Views in Spark Declarative Pipelines come in two forms. Temporary views exist only during pipeline execution — use them for intermediate filtering, shared logic, or preprocessing before Auto CDC. Persistent views get published to Unity Catalog so dashboards and external queries can reference them directly.

“Create a Python temporary view that filters test events out of the raw stream before downstream tables consume it”

@dp.temporary_view()
def filtered_events():
return (
spark.readStream.table("raw_events")
.filter("event_type != 'test'")
)

Key decisions:

  • Temporary view over a streaming table — this intermediate filter doesn’t need to be persisted or queried outside the pipeline.
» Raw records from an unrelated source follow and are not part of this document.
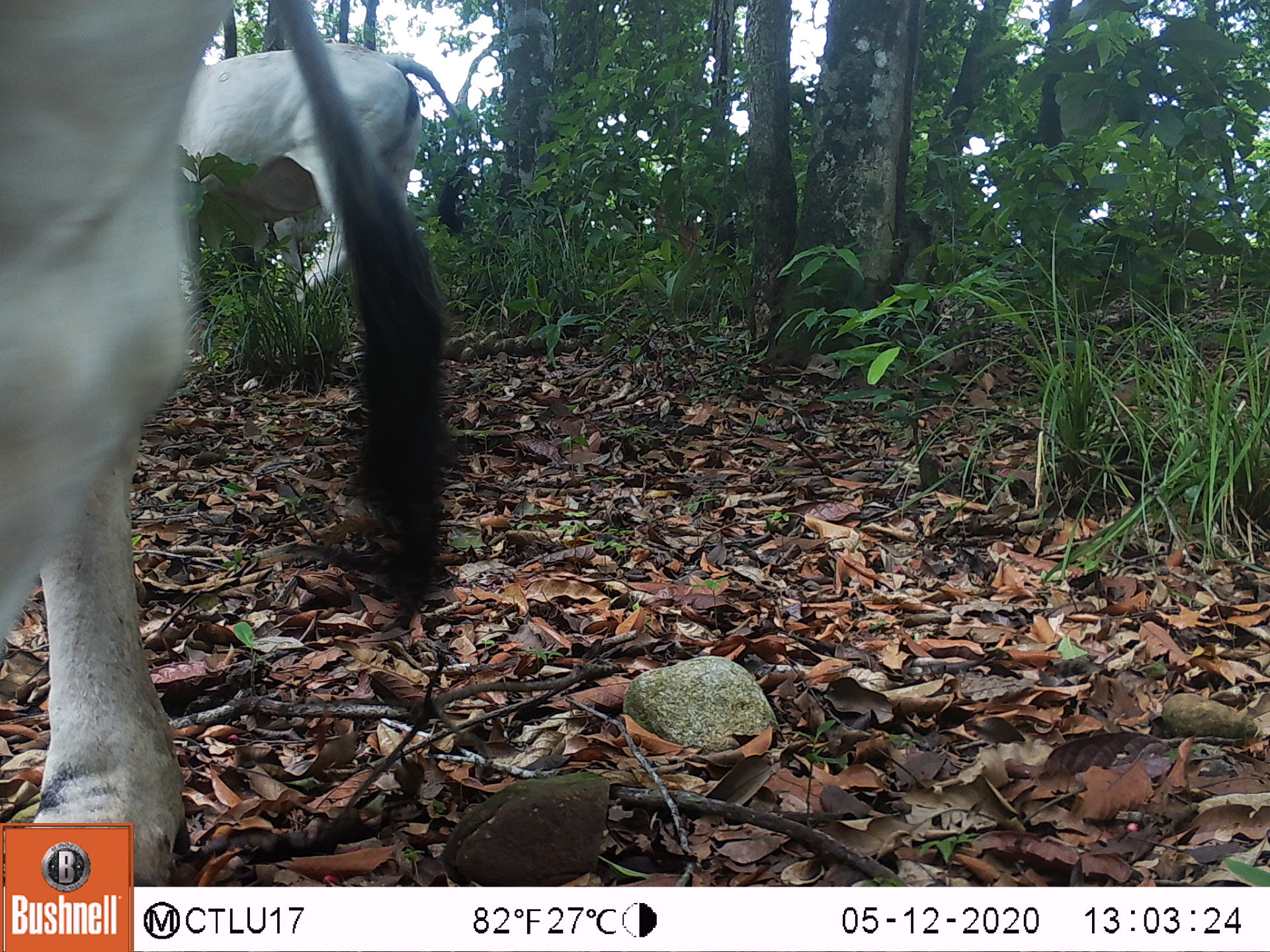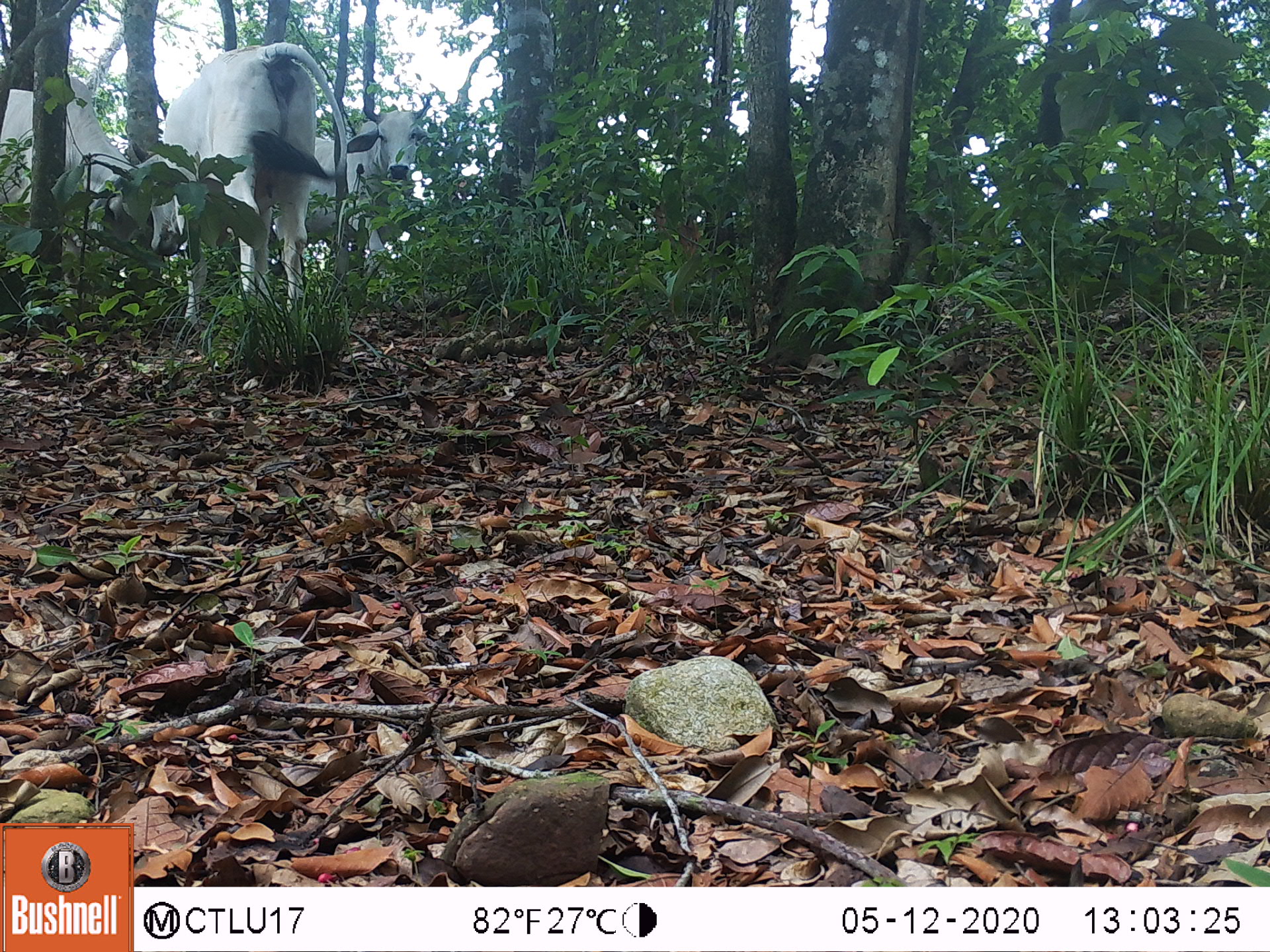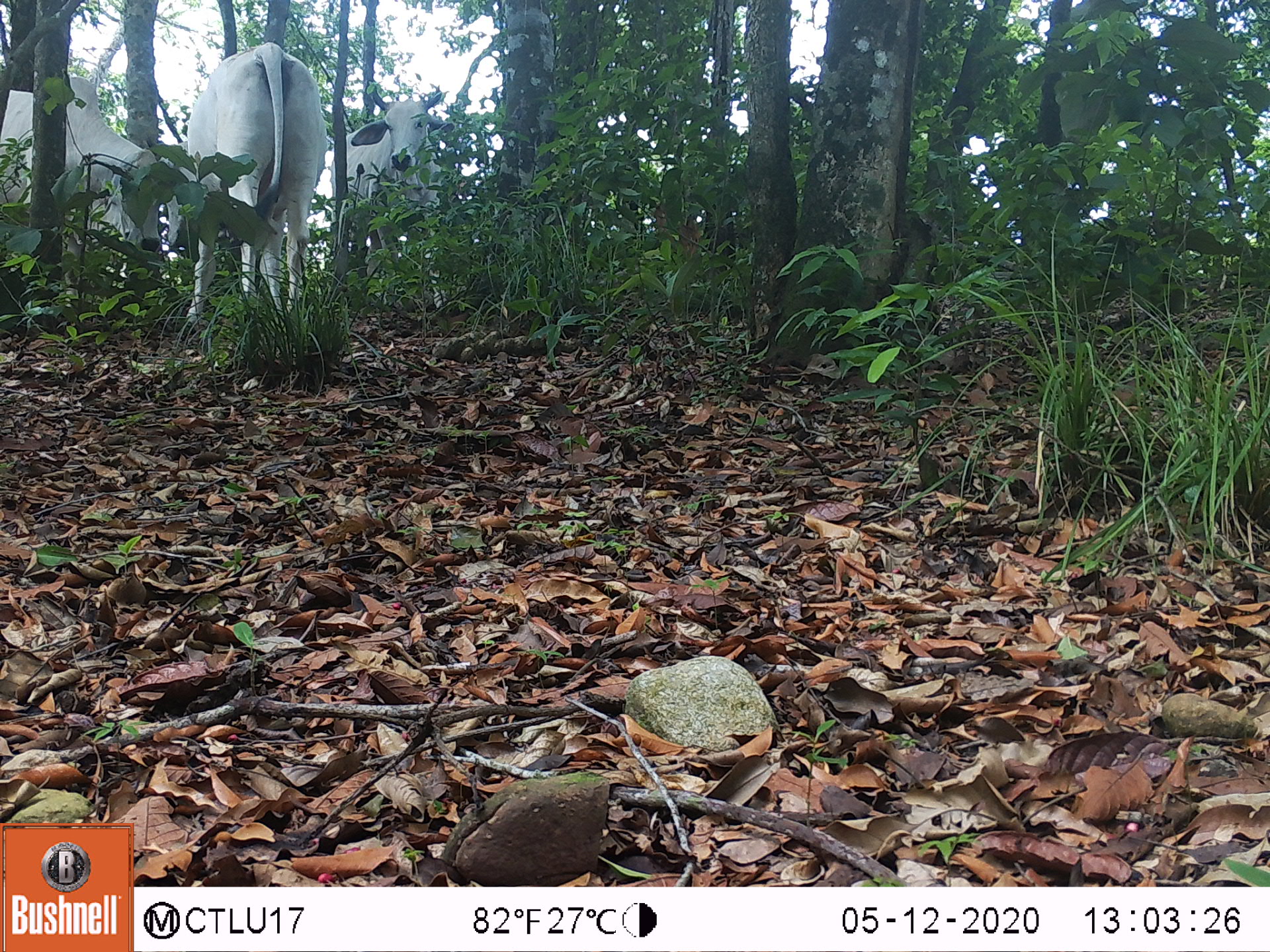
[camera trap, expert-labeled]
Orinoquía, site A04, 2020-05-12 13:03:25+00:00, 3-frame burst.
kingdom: Animalia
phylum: Chordata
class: Mammalia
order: Artiodactyla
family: Bovidae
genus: Bos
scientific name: Bos taurus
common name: cow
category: cattle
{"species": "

A temporary view avoids storage costs and keeps the catalog clean.
  • Streaming read inside a view — temporary views can wrap either batch or streaming reads. Downstream tables inherit the read mode, so a streaming table reading from this view still gets incremental processing.

Publish a query to Unity Catalog for external consumers

Section titled “Publish a query to Unity Catalog for external consumers”

“Create a persistent SQL view of active customers that dashboards can query directly”

CREATE VIEW catalog.schema.active_customers
AS SELECT * FROM customers WHERE status = 'active';

Persistent views run the query on each read — nothing is stored physically. Use them when external consumers need a stable interface to filtered or transformed data without materializing the result.

“Use a temporary view to clean and enrich raw orders before applying SCD Type 1 deduplication, in Python”

@dp.temporary_view()
def orders_cleaned():
return (
spark.readStream.table("bronze.orders")
.filter(col("order_id").isNotNull())
.withColumn("order_total", col("quantity") * col("unit_price"))
)
dp.create_streaming_table(name="orders_current")
dp.create_auto_cdc_flow(
target="orders_current",
source="orders_cleaned",
keys=["order_id"],
sequence_by="order_date",
stored_as_scd_type="1"
)

Temporary views are the standard way to insert transformation logic before an Auto CDC flow. The view runs during pipeline execution and feeds directly into the CDC target — no intermediate table to manage or pay storage for.

  • Temporary views are invisible outside the pipeline — they don’t appear in Unity Catalog and can’t be queried by notebooks, dashboards, or other pipelines. If something else needs the result, use a streaming table or materialized view instead.
  • Persistent views are SQL onlyCREATE VIEW catalog.schema.name works in SQL pipeline files. Python pipelines don’t have an equivalent decorator for persistent views.
  • Don’t materialize what should be a view — if the logic is lightweight filtering or renaming and nothing outside the pipeline reads it, a temporary view is the right choice. A streaming table or materialized view for the same purpose wastes storage and adds unnecessary refresh overhead.